§ **Task goal**:
Render each line of the items below as a JSON list of strings, with one string per line and blank lines omitted.

==== Data excerpts

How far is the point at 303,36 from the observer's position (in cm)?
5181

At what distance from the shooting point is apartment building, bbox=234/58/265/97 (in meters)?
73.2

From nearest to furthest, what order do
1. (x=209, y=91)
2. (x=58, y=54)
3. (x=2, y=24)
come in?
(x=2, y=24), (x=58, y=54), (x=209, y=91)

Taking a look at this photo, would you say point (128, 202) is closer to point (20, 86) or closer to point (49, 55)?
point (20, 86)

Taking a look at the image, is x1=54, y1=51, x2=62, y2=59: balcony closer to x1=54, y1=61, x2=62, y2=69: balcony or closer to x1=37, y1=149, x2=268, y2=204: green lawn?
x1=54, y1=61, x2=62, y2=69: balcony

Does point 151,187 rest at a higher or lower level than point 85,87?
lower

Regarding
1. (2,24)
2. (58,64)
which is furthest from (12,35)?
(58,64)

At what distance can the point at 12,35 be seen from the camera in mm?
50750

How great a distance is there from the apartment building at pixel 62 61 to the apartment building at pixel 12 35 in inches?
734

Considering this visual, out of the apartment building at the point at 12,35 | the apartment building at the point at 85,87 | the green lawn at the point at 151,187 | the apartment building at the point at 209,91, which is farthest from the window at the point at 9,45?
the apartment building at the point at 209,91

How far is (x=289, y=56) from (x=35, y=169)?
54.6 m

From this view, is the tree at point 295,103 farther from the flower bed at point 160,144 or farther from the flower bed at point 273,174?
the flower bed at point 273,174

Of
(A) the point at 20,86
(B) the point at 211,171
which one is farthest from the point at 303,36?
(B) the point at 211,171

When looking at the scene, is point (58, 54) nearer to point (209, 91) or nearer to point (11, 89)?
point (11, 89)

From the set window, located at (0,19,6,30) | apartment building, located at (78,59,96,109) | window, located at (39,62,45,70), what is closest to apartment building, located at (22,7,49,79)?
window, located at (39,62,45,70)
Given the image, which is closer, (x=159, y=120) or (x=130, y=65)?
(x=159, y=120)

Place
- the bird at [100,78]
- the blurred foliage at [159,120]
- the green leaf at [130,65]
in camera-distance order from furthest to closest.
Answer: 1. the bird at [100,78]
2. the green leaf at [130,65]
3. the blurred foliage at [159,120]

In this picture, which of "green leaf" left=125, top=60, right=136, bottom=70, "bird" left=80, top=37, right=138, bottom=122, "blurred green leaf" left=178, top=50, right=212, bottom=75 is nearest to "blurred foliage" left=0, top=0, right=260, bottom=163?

========

§ **Answer below**:
[
  "How far is the point at 303,36 from the observer's position (in cm)?",
  "5181",
  "At what distance from the shooting point is apartment building, bbox=234/58/265/97 (in meters)?",
  "73.2",
  "From nearest to furthest, what order do",
  "1. (x=209, y=91)",
  "2. (x=58, y=54)",
  "3. (x=2, y=24)",
  "come in?",
  "(x=2, y=24), (x=58, y=54), (x=209, y=91)",
  "Taking a look at this photo, would you say point (128, 202) is closer to point (20, 86) or closer to point (49, 55)?",
  "point (20, 86)",
  "Taking a look at the image, is x1=54, y1=51, x2=62, y2=59: balcony closer to x1=54, y1=61, x2=62, y2=69: balcony or closer to x1=37, y1=149, x2=268, y2=204: green lawn?",
  "x1=54, y1=61, x2=62, y2=69: balcony",
  "Does point 151,187 rest at a higher or lower level than point 85,87?",
  "lower",
  "Regarding",
  "1. (2,24)",
  "2. (58,64)",
  "which is furthest from (12,35)?",
  "(58,64)",
  "At what distance can the point at 12,35 be seen from the camera in mm?",
  "50750",
  "How great a distance is there from the apartment building at pixel 62 61 to the apartment building at pixel 12 35 in inches?",
  "734",
  "Considering this visual, out of the apartment building at the point at 12,35 | the apartment building at the point at 85,87 | the green lawn at the point at 151,187 | the apartment building at the point at 209,91, which is farthest from the window at the point at 9,45?",
  "the apartment building at the point at 209,91",
  "How far is (x=289, y=56) from (x=35, y=169)?",
  "54.6 m",
  "From this view, is the tree at point 295,103 farther from the flower bed at point 160,144 or farther from the flower bed at point 273,174?",
  "the flower bed at point 273,174",
  "Of",
  "(A) the point at 20,86",
  "(B) the point at 211,171",
  "which one is farthest from the point at 303,36?",
  "(B) the point at 211,171",
  "When looking at the scene, is point (58, 54) nearer to point (209, 91) or nearer to point (11, 89)?",
  "point (11, 89)",
  "From the set window, located at (0,19,6,30) | apartment building, located at (78,59,96,109) | window, located at (39,62,45,70), what is closest to apartment building, located at (22,7,49,79)?",
  "window, located at (39,62,45,70)",
  "Given the image, which is closer, (x=159, y=120) or (x=130, y=65)?",
  "(x=159, y=120)",
  "Place",
  "- the bird at [100,78]",
  "- the blurred foliage at [159,120]",
  "- the green leaf at [130,65]",
  "in camera-distance order from furthest to closest.",
  "Answer: 1. the bird at [100,78]",
  "2. the green leaf at [130,65]",
  "3. the blurred foliage at [159,120]",
  "In this picture, which of \"green leaf\" left=125, top=60, right=136, bottom=70, \"bird\" left=80, top=37, right=138, bottom=122, \"blurred green leaf\" left=178, top=50, right=212, bottom=75 is nearest to \"blurred foliage\" left=0, top=0, right=260, bottom=163?"
]